To obtain the defining characteristics of a given group of electric vehicles, researchers need ways to selectively isolate particular subsets of these nanoparticles. Many methods are now available, but each involves tradeoffs in ease of use, throughput, and reproducibility.
Witwer describes the options in terms of the “specificity/recovery matrix,” where high performance on one axis means sacrifices on the other. “You have methods that are very efficient at recovering everything in the sample – and that might be fine,” he says. One of these methods consists in using reagents like polyethylene glycol to precipitate the nanoparticles and microparticles in suspension from a given sample. But it also reduces non-vesicular proteins, RNAs and other debris, and while this is not a problem in the context of biomarker discovery or analysis, it is poorly suited for the selective characterization of subsets of electric vehicles.
The most common starting point for EV purification today is differential ultracentrifugation, in which highly heterogeneous preparations of cell culture medium or other biological samples are centrifuged at increasing speeds to selectively precipitate particles. of a particular size. For exosomes, it is usually a multi-step process in which the EVs themselves are ultimately pelletized at forces greater than 100,000 times the force of gravity for many hours. “It’s very reproducible,” says Juan Manuel Falcón, a researcher at CIC bioGUNE in Derio, Spain. “The problem is that it’s too laborious.”
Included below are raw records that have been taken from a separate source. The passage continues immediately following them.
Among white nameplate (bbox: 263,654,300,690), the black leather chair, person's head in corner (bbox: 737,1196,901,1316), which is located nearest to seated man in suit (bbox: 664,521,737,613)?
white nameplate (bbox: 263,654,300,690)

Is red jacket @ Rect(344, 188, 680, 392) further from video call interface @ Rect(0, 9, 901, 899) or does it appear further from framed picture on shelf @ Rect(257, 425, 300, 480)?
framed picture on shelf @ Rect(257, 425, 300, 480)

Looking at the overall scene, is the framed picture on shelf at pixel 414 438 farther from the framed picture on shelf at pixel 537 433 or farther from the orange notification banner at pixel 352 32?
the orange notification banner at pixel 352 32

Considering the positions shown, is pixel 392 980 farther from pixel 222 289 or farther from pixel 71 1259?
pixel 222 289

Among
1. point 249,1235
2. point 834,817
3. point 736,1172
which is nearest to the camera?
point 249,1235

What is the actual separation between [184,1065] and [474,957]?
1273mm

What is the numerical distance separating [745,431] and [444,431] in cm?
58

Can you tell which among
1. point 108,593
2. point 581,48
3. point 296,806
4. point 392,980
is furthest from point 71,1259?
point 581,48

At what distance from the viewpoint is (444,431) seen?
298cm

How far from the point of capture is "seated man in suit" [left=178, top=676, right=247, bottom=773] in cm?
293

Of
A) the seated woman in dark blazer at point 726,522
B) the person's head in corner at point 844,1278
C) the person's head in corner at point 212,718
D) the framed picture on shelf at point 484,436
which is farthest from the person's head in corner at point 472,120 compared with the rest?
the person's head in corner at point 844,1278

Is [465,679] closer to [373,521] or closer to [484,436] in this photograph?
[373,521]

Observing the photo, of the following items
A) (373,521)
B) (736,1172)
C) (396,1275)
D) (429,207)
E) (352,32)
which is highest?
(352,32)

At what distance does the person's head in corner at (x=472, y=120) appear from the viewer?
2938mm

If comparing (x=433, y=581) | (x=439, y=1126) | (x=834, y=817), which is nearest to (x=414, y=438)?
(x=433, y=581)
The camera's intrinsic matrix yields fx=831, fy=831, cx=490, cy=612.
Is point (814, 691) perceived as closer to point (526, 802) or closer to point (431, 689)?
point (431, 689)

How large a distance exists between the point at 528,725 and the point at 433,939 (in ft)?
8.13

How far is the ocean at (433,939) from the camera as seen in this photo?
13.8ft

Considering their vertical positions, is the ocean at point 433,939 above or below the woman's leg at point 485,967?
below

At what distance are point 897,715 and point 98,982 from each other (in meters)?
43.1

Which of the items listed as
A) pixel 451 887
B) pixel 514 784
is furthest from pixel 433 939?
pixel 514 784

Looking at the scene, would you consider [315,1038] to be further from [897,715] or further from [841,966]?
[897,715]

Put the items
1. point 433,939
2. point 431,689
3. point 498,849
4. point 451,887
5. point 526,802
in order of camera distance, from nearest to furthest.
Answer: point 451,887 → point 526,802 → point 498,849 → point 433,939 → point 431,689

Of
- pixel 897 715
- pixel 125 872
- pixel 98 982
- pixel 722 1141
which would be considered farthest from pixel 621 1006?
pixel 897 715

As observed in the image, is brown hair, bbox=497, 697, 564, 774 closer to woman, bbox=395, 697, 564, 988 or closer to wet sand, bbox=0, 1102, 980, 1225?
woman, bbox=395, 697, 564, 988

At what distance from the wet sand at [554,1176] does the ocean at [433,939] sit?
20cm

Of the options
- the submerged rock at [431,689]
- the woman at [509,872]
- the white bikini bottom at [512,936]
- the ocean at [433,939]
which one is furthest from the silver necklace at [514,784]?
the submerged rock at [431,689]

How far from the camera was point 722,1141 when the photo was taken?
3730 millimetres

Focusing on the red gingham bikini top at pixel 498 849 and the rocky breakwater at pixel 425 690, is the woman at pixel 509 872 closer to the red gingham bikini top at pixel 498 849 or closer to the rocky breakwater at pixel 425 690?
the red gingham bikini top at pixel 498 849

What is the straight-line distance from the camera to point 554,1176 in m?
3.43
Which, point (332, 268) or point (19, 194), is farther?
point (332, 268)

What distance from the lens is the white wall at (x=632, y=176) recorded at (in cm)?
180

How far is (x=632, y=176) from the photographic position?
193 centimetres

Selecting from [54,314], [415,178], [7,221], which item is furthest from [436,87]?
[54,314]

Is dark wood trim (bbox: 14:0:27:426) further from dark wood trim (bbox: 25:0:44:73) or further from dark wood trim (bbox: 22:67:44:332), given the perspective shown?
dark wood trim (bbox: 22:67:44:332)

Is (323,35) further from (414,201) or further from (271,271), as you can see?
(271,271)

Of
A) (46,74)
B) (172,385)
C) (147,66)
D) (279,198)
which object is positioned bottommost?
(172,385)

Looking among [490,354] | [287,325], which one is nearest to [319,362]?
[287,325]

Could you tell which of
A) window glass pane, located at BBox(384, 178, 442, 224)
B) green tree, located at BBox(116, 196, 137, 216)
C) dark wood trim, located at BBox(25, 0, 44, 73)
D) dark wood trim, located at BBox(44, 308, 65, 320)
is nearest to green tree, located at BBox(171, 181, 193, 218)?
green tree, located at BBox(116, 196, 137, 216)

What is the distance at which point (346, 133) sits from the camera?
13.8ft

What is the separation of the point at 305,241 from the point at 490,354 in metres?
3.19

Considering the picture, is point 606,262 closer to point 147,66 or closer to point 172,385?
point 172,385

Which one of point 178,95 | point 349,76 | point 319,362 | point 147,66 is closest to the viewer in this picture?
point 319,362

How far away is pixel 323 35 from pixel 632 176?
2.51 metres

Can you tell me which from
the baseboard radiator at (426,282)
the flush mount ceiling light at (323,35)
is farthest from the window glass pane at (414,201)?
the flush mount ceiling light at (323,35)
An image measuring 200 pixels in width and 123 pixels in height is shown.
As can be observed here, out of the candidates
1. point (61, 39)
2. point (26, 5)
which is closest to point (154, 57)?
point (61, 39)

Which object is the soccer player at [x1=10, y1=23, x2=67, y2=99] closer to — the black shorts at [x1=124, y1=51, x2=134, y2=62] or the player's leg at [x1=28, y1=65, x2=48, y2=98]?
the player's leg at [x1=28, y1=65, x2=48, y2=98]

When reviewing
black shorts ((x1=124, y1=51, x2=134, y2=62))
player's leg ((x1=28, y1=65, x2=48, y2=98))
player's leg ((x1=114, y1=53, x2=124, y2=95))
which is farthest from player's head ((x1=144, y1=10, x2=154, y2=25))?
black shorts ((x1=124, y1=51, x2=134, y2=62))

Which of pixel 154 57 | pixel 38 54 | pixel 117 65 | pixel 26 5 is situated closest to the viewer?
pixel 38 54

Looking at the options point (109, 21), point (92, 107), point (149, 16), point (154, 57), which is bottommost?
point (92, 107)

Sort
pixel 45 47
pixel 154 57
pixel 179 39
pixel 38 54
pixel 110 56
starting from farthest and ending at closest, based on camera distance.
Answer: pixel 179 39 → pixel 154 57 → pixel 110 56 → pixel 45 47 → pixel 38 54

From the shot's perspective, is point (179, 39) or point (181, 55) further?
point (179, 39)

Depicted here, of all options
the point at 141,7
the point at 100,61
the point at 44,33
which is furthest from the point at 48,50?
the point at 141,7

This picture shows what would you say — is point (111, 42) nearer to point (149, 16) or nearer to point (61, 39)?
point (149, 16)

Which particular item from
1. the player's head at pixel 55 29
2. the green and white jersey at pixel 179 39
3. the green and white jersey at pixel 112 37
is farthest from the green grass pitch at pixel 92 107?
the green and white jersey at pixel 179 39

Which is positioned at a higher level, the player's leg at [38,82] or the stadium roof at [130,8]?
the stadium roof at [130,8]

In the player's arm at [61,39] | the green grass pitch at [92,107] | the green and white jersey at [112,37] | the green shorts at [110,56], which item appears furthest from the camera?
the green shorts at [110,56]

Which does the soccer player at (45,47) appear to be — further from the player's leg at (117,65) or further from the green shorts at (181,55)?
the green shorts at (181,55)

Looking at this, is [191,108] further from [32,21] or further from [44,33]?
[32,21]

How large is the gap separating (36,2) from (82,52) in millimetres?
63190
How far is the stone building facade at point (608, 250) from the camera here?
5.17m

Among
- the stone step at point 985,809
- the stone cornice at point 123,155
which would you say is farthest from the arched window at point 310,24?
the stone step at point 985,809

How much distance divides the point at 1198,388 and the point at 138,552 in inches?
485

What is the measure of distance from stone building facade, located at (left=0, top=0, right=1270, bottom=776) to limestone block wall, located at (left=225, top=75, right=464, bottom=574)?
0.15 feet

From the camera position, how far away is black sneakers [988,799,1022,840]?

Electron micrograph of small exosomes purified from cultured cells by differential ultracentrifugation and AF4.
Credit: David Lyden and Haiying Zhang, Weill Cornell Medicine
And if the goal is to obtain truly pure preparations of a particular vesicle subtype, this is often only a first step in the process, since the products of differential ultracentrifugation inevitably remain contaminated with d other biomolecules. This is particularly problematic with blood products like plasma and serum, which are teeming with proteins that become enriched together with exosomes in differential ultracentrifugation – notably low and high density lipoproteins, which are similar in size and density. to many EV subpopulations. Buzás also notes that they are several orders of magnitude more abundant than vesicles in blood-derived samples. Complementary methods can help achieve superior purification, including density gradient centrifugation and size exclusion chromatography – strategies that allow more precise separation of EVs from other contaminating molecules.
New alternatives are also emerging. For example, Lyden’s group worked with a technique called asymmetric flux field flux fractionation (AF4), in which a liquid sample containing ultracentrifugally purified EVs is passed through a channel while also being subjected to a perpendicular fluid flow.3. This results in highly efficient particle size separation as they pass through the channel while preserving much of the sample’s inherent heterogeneity. “It’s a great analytical tool…but it’s still a little labor intensive,” says Haiying Zhang, a Weill Cornell researcher who regularly collaborates with Lyden. Another promising platform, developed by Luke Lee at Harvard and Fei Liu at Wenzhou Medical University in China, uses a sophisticated ultrafiltration method to purify EVs directly from clinical samples such as urine, saliva or plasma. In a 2021 publication, they showed that their EXODUS platform could extract EVs from a urine sample in ten minutes while achieving higher yield and purity than a range of other isolation methods. well established.4.
Super-resolution microscopy imaging of EVs of purified fibroblasts (left and top right) with the ONI Nanoimager, with individual tetraspanin distribution at a single EV (bottom right).
Credit: Olesia Gololobova (Witwer laboratory) and Laura Hüser (Weeraratna laboratory), Johns Hopkins
Finally, there are opportunities to selectively isolate vesicle subpopulations via affinity purification with antibodies that specifically recognize known EV-specific surface markers. The most popular targets here are three transmembrane proteins belonging to the tetraspanin family: CD63, CD81 and CD9. “This is an opportunity to permanently purify the vesicles,” says Buzás. But even here, the complexity is considerable. For example, Koen Breyne, a researcher in Xandra Breakefield’s lab at Harvard Medical School, notes that although tetraspanins are a defining characteristic of electric vehicles, not all electric vehicles produce them at equivalent levels. As such, even affinity capture experiments will inevitably give an incomplete picture of the vesicle population. “I think a statistic can’t identify a certain class or type of electric vehicle,” Breyne says.